Lore Winter machte sich nicht das Geringste aus dieser Rüge.
»Huuuh«, rief sie lachend. »Der strenge Chef zürnt. Und wie er die Augen rollt!« Sie rang theatralisch die Hände. »Was habe ich armer Schelm nur getan, um mir seinen Unwillen zuzuziehen?«
Ein Lächeln umspielte den Mund des Professors. Mit gespielter Ratlosigkeit wandte er sich an Sabine.
»Was soll man mit einer solchen Person anfangen, Sabine?
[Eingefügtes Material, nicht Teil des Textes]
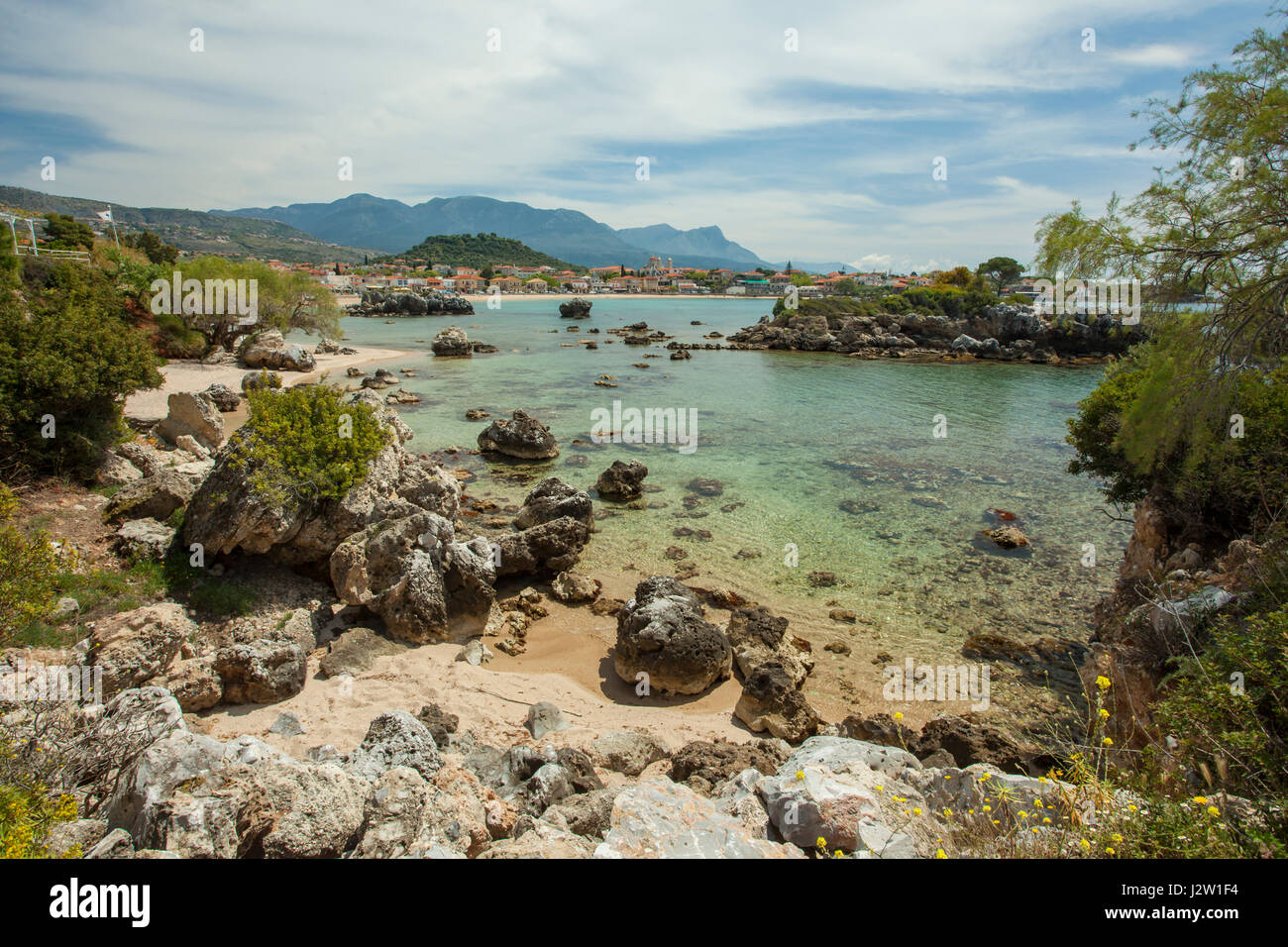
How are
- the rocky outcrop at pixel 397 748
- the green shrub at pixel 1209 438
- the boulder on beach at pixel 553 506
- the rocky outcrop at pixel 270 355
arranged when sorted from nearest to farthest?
the rocky outcrop at pixel 397 748 → the green shrub at pixel 1209 438 → the boulder on beach at pixel 553 506 → the rocky outcrop at pixel 270 355

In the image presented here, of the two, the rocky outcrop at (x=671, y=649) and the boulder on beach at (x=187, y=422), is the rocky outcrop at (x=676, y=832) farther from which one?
the boulder on beach at (x=187, y=422)

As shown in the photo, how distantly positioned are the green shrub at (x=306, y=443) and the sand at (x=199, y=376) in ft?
30.9

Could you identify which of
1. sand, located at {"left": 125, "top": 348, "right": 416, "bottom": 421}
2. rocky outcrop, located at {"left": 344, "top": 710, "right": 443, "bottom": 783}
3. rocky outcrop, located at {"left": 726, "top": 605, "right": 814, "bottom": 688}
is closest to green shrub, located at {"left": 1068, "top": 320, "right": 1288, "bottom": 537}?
rocky outcrop, located at {"left": 726, "top": 605, "right": 814, "bottom": 688}

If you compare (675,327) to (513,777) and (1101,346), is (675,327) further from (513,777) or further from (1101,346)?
(513,777)

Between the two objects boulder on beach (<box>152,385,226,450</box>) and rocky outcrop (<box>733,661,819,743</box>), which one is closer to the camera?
rocky outcrop (<box>733,661,819,743</box>)

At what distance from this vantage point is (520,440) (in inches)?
943

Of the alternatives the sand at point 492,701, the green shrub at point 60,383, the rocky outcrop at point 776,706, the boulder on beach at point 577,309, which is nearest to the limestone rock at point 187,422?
the green shrub at point 60,383

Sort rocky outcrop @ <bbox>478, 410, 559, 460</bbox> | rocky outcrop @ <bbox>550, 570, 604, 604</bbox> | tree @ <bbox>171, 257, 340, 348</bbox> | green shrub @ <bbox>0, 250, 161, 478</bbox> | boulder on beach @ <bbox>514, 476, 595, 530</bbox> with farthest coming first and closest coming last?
tree @ <bbox>171, 257, 340, 348</bbox>, rocky outcrop @ <bbox>478, 410, 559, 460</bbox>, boulder on beach @ <bbox>514, 476, 595, 530</bbox>, rocky outcrop @ <bbox>550, 570, 604, 604</bbox>, green shrub @ <bbox>0, 250, 161, 478</bbox>

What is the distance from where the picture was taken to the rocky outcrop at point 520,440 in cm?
2392

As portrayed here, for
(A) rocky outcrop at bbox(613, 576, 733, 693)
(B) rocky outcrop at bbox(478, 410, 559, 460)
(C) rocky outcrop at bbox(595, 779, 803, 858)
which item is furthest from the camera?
(B) rocky outcrop at bbox(478, 410, 559, 460)

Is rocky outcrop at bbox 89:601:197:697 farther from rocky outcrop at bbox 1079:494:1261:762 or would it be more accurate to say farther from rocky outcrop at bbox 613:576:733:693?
rocky outcrop at bbox 1079:494:1261:762

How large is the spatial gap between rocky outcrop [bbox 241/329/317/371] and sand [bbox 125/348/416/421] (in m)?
0.88

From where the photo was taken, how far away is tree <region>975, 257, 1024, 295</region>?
347 ft

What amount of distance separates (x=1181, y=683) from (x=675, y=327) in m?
91.8
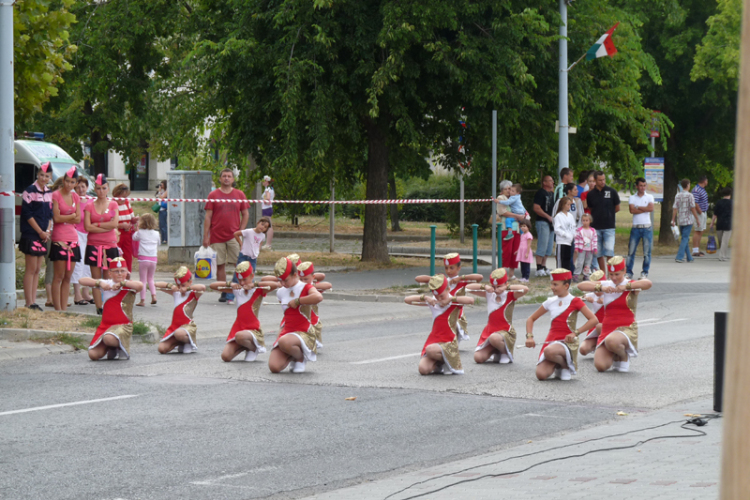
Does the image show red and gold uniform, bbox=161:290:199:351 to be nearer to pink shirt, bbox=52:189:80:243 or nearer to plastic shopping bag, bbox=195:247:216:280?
pink shirt, bbox=52:189:80:243

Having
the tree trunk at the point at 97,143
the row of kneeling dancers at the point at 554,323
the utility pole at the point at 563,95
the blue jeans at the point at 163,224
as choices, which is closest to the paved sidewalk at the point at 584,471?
the row of kneeling dancers at the point at 554,323

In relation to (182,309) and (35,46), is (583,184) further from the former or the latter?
(182,309)

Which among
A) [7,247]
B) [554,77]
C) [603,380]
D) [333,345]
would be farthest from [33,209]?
[554,77]

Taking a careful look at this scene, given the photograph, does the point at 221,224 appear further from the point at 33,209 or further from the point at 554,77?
the point at 554,77

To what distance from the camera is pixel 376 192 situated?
71.6ft

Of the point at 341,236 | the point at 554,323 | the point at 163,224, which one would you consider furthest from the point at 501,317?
the point at 341,236

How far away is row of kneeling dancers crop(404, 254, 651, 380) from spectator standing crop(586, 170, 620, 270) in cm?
869

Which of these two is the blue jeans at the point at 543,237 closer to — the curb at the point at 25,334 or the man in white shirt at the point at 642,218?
the man in white shirt at the point at 642,218

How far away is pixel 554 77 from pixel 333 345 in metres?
11.5

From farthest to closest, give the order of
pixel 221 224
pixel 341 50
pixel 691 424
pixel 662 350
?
pixel 341 50 → pixel 221 224 → pixel 662 350 → pixel 691 424

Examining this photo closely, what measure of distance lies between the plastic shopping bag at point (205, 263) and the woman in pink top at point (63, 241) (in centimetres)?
411

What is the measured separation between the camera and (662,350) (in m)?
11.2

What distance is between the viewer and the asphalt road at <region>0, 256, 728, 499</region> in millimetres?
5855

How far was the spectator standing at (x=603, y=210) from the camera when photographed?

Kann man ihr ernstlich böse sein?«
»Nein«, erwiderte Sabine belustigt. »Und Sie wissen genau, dass Sie keine bessere Sekretärin finden können!«
»Ja, das stimmt«, pflichtete er ihr bei.
»Vielen Dank!«, rief Lore. »Die Briefe sind gleich fertig!«, verkündete sie noch und lief hinaus.
»Eine prächtige Frau«, sagte Sabine leise. »Wie kommt es nur, dass sie nicht geheiratet hat?«
»Ich habe ihr niemals Zeit dazu gelassen«, gestand der Professor. »Außerdem käme es für mich einem Weltuntergang gleich, wenn sie mir fortliefe.«
»Das glaube ich Ihnen gern.« Sabine räusperte sich. »Herr Professor, ich habe eine Frage.«
»Immer heraus damit.«
Sabine wies auf ein dickes, zerfleddertes Buch, das vor ihr auf dem Tisch lag.
»Dies hier ist eine Abhandlung über griechische Literatur aus dem achtzehnten Jahrhundert«, erklärte sie. »Ich würde gern darüber einen Artikel für das ›Juristische Monatsblatt‹ schreiben.«
Erstaunt riss der Professor die Augen auf.